High General Marks Can’t Raise Eligibility Bar: SC
The Supreme Court on Thursday (18th August) ruled that unusual
high cut-offs for general category students cannot be used as eligibility criteria
to deprive admission to OBC students under 27% quota to central educational institutions,
including Jawaharlal Nehru University and Delhi University.
A bench clarified the confusion between cut-off and eligibility criteria and said:
Where the minimum eligibility marks in the qualifying examination are prescribed
for admission,say as 50% for general category candidates, the minimum eligibility
marks for OBCs should not be less than 45% (10% less than 50).
The minimum eligibility marks for OBCs can be fixed at any number between 45 and
50 at the discretion of the institution. Or, where the candidates are required to
take entrance examination and if the qualifying mark in the entrance examination
is fixed at 40% for general category candidates, the qualifying marks for OBC candidates
should not be less than 36%, said the bench.
The court had expressed concern at the argument for fixing the last cut-off marks
for general candidates as the base from which 10% concession could be given for
OBCs.
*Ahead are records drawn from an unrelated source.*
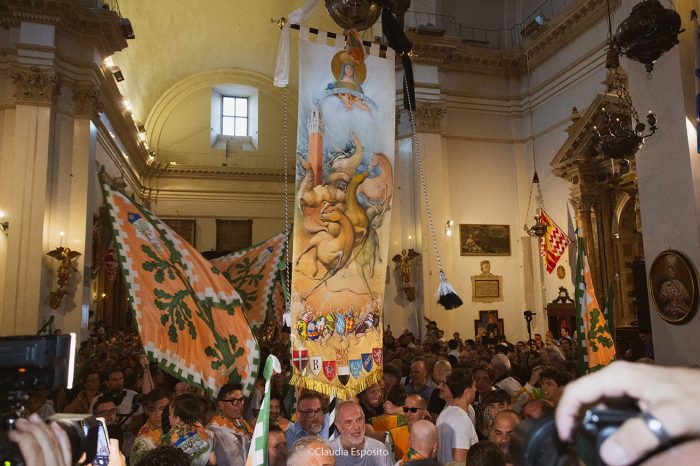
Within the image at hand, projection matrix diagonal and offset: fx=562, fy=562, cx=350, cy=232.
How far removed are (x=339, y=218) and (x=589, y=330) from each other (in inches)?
133

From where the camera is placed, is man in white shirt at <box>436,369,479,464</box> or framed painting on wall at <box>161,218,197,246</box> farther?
framed painting on wall at <box>161,218,197,246</box>

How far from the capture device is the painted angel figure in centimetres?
1459

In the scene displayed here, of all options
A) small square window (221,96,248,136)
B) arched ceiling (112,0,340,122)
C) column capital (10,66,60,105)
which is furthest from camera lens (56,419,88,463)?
small square window (221,96,248,136)

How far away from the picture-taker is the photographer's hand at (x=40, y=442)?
125 centimetres

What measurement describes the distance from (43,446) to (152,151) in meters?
23.9

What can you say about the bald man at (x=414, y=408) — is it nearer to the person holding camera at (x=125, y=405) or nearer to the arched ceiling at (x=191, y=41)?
the person holding camera at (x=125, y=405)

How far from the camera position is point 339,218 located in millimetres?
4707

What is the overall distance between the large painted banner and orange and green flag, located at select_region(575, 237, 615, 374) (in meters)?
2.66

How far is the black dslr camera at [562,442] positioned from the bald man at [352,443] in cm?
311

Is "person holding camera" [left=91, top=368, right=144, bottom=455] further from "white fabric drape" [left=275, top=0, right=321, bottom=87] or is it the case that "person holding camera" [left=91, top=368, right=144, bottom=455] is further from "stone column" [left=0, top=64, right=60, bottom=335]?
"stone column" [left=0, top=64, right=60, bottom=335]

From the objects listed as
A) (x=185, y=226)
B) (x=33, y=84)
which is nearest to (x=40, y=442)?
(x=33, y=84)

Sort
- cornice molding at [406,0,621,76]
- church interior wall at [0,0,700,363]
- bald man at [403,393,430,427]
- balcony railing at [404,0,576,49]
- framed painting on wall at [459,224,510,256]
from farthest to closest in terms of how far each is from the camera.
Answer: framed painting on wall at [459,224,510,256], balcony railing at [404,0,576,49], cornice molding at [406,0,621,76], church interior wall at [0,0,700,363], bald man at [403,393,430,427]

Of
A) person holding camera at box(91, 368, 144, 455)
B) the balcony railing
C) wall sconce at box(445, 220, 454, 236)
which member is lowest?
person holding camera at box(91, 368, 144, 455)

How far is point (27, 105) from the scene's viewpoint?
12367mm
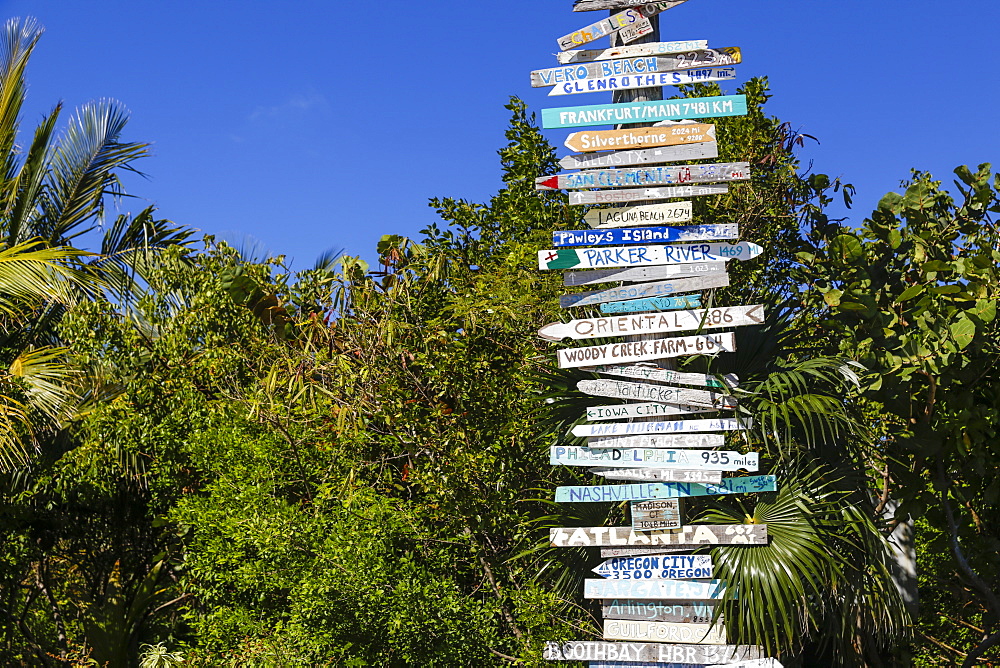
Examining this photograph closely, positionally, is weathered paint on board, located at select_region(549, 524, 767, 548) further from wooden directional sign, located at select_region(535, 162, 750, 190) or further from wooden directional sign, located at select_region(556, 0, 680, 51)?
wooden directional sign, located at select_region(556, 0, 680, 51)

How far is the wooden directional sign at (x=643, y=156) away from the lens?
629 centimetres

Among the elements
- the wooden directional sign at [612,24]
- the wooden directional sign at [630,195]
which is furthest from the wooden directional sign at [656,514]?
the wooden directional sign at [612,24]

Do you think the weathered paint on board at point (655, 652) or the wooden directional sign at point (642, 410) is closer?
the weathered paint on board at point (655, 652)

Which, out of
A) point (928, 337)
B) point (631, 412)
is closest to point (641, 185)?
point (631, 412)

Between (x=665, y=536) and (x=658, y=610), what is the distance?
0.46 metres

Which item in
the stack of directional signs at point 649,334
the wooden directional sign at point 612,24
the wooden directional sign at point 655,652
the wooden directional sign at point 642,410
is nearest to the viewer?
the wooden directional sign at point 655,652

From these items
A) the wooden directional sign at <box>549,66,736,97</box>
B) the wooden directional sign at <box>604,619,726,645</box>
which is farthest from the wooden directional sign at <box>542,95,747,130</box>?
the wooden directional sign at <box>604,619,726,645</box>

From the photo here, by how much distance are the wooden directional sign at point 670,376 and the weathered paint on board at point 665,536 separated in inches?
34.1

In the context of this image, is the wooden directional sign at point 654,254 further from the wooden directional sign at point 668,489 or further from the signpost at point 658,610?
the signpost at point 658,610

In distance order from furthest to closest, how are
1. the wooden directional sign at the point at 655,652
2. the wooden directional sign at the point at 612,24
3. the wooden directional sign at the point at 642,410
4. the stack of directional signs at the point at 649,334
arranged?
the wooden directional sign at the point at 612,24
the wooden directional sign at the point at 642,410
the stack of directional signs at the point at 649,334
the wooden directional sign at the point at 655,652

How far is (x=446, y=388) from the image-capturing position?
28.0 feet

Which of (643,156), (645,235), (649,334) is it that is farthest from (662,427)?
(643,156)

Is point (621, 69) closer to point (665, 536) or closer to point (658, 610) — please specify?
point (665, 536)

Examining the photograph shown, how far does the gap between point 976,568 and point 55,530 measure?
10609 mm
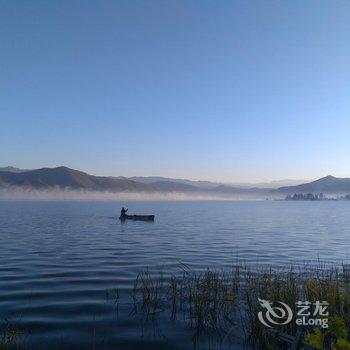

This means, if the last general category candidate to be admitted had secured
80%, then the eligibility for OBCs was to be fixed at 72%.
The bench said it meant though additional seats were created in CEIs to accommodate
27% quota for OBCs without disturbing the available seats for general category,
by applying a high cut-off the OBCs would be deprived of the quota seats and the
vacant seats revert to the general pool.
No candidate who fulfils the prescribed eligibility criteria and whose rank in the
merit list is within the number of seats available for admission, can be turned
down, by saying he should have secured some higher marks based on the marks secured
by some other category of students, the bench said.
A factor which is neither known nor ascertained at the time of declaring the admission
programme cannot be used to disentitle a candidate to admission, which is otherwise
entitled for admission.
Giving an example, the court said if there were a total of 154 seats available
in a course and the seats reserved for OBCs were 42, then these seats should be
filled by OBC students in the order of merit list of OBC candidates possessing the
minimum eligibility marks prescribed for admission.